Dus wat is het probleem met onderzoek, met name onderzoek waarbij de Schriften worden bestudeerd zonder de hulp van WT-publicaties? Er is geen probleem. Dergelijk onderzoek levert kennis op. Kennis (in combinatie met Gods heilige geest) wordt wijsheid. Er is zeker niets te vrezen bij het onderzoeken van de Bijbel zonder dat de bibliothecaris (GB) over onze schouder meekijkt. Dus leg de WT-boekdelen opzij en laten we Gods Woord zelf bestuderen.
Dergelijk onderzoek is echter een groot bezorgdheid voor degenen die willen dat wij iets accepteren dat niet bewezen kan worden door alleen Gods Woord te gebruiken. Ironisch genoeg is het enige boek waarvan de GB vreest dat we het meest bestuderen de Bijbel. Ze bewijzen lippendienst aan het bestuderen ervan, maar alleen als dat gebeurt door de lens van WT-publicaties.
Staat u mij tot slot toe een opmerking te delen die Anthony Morris tijdens een lezing op een recente conventie heeft gemaakt. Over het doen van diepgaand onderzoek zei hij: “Voor degenen onder u die diepgaand onderzoek willen doen en Grieks willen leren, vergeet het maar, ga in dienst. ' Ik vond zijn verklaring zowel neerbuigend als zelfbediend.

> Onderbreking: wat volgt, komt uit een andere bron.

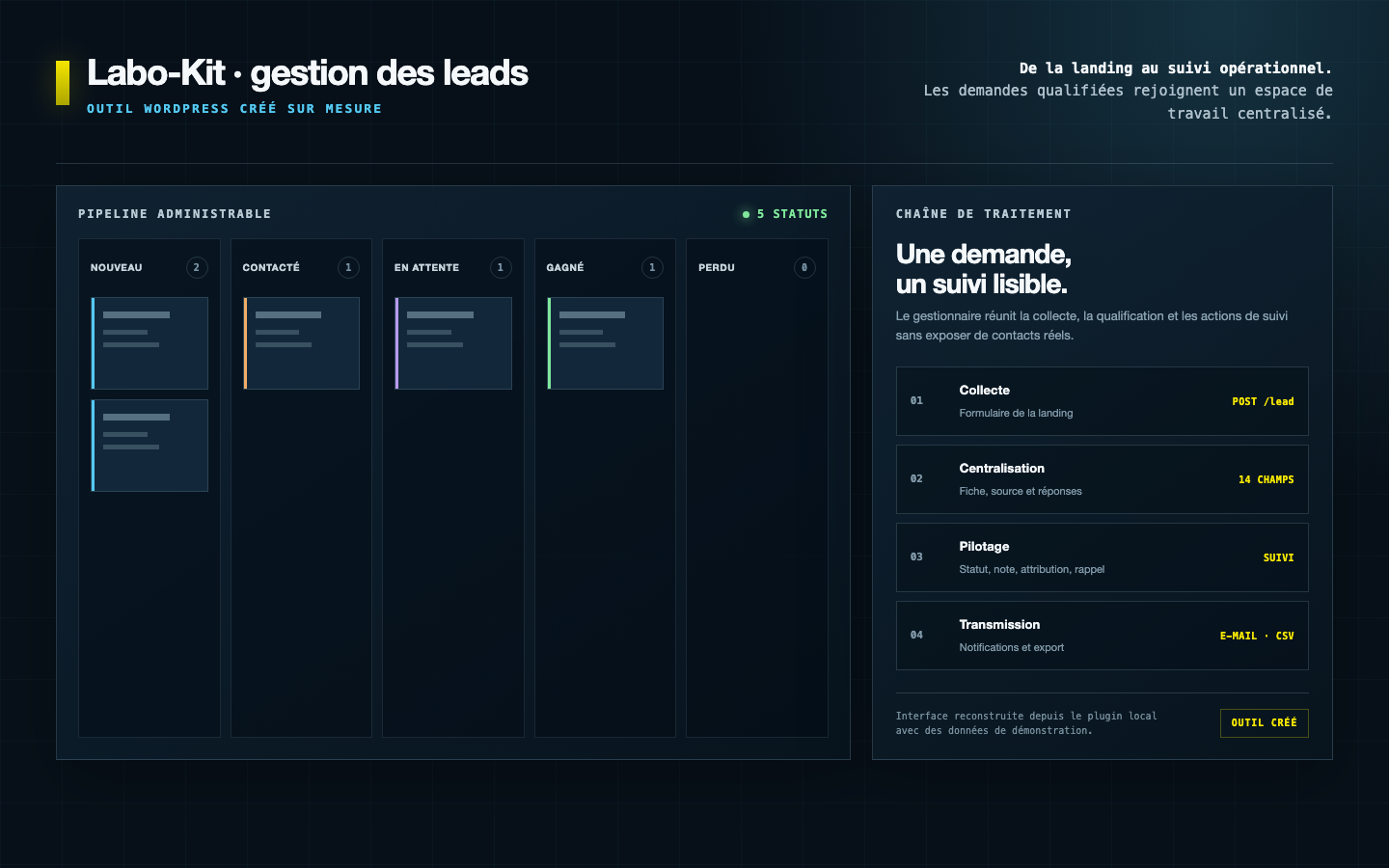 Labo-Kit · gestion des leads
OUTIL WORDPRESS CRÉÉ SUR MESURE

De la landing au suivi opérationnel.
Les demandes qualifiées rejoignent un espace de travail centralisé.

PIPELINE ADMINISTRABLE
5 STATUTS

NOUVEAU 2
CONTACTÉ 1
EN ATTENTE 1
GAGNÉ 1
PERDU 0

CHAÎNE DE TRAITEMENT

Une demande,
un suivi lisible.

Le gestionnaire réunit la collecte, la qualification et les actions de suivi sans exposer de contacts réels.

01 Collecte
Formulaire de la landing
POST /lead

02 Centralisation
Fiche, source et réponses
14 CHAMPS

03 Pilotage
Statut, note, attribution, rappel
SUIVI

04 Transmission
Notifications et export
E-MAIL · CSV

Interface reconstruite depuis le plugin local avec des données de démonstration.
OUTIL CRÉÉ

De boodschap die hij overbracht, is duidelijk. Ik geloof dat hij de positie van de GB correct weergeeft. Als we onderzoek doen, zullen we tot andere conclusies komen dan die op de pagina's van de publicaties van de vermeende Getrouwe en Discrete Slaaf worden geleerd. Zijn oplossing? Laat het aan ons over. U gaat gewoon naar buiten en predikt wat wij u geven.
Hoe kunnen we desondanks een zuiver geweten in onze bediening handhaven als we er niet persoonlijk van overtuigd zijn dat wat we onderwijzen waarheid is?

"Een intelligent hart verwerft kennis, en het oor van de wijzen zoekt kennis."  (Spreuken 18: 15)

___________________________________________________________
 [I] Herald Of The Morning September 1875 p.52
[Ii] Broeders die steun hebben gezocht bij Paulus 'lof voor de Beroeërs, is verteld dat de Beroeërs alleen zo handelden in het begin, maar toen ze eenmaal wisten dat Paulus de waarheid onderwees, stopten ze met hun onderzoek.